Acta Optica Sinica, Volume. 40, Issue 1, 0111018(2020)
Infrared-Remote-Sensing Ship Detection Based on Lightweight Residual Network
To address the limitations of hardware storage resource and power consumption in infrared-remote-sensing ship detection and the inadequate precision of the output boundary rectangular box form of target detection, a lightweight and pixel-level-output segmentation network TRS-Net (ternary residual segmentation network) is proposed. We apply the encoder-decoder structure of image segmentation to ship detection to obtain the pixel-level output. Further, we binarize the 32-bit floating-point parameters to compress the size of the network model and propose a binary segmentation network (BS-net). Then, to solve the problem of poor detection accuracy caused by BS-Net, we introduce residual connection and propose a binary residual segmentation network (BRS-Net). Furthermore, owing to the sparsity of the neural network, we introduce ternary parameters and propose a ternary segmentation network (TS-Net); therefore, we propose a ternary residual segmentation network (TRS-Net) to further improve the detection effect.

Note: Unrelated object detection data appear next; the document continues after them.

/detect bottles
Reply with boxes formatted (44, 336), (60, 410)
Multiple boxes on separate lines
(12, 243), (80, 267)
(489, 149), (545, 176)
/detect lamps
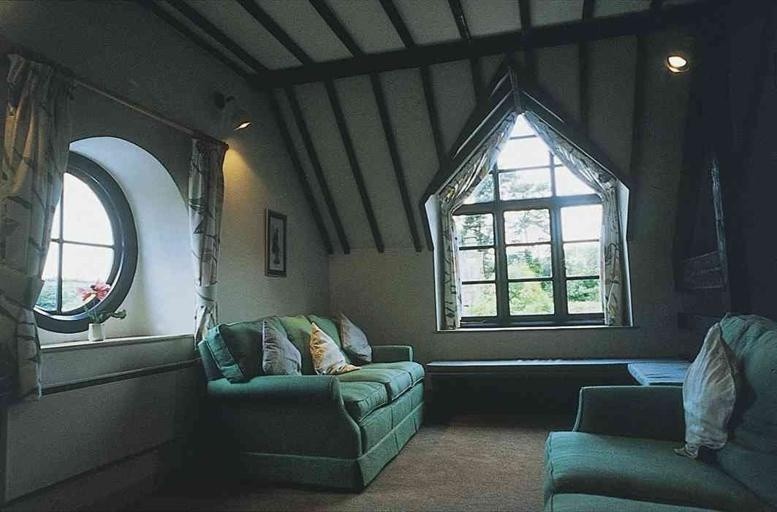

Using a long-wave infrared camera independently developed by the laboratory for imaging experiments, we obtain infrared images of ships, make the datasets, and compare and analyze the results of four kinds of networks. The results demonstrate that the detection precision, recall rate, F1-score, and intersection-over-union of TRS-Net are 88.73%, 83.34%, 85.95%, and 75.36%, respectively. Furthermore, the model size is reduced to one-sixteenth of its original size. Therefore, the proposed TRS-Net has practical engineering value for real-time infrared ship detection.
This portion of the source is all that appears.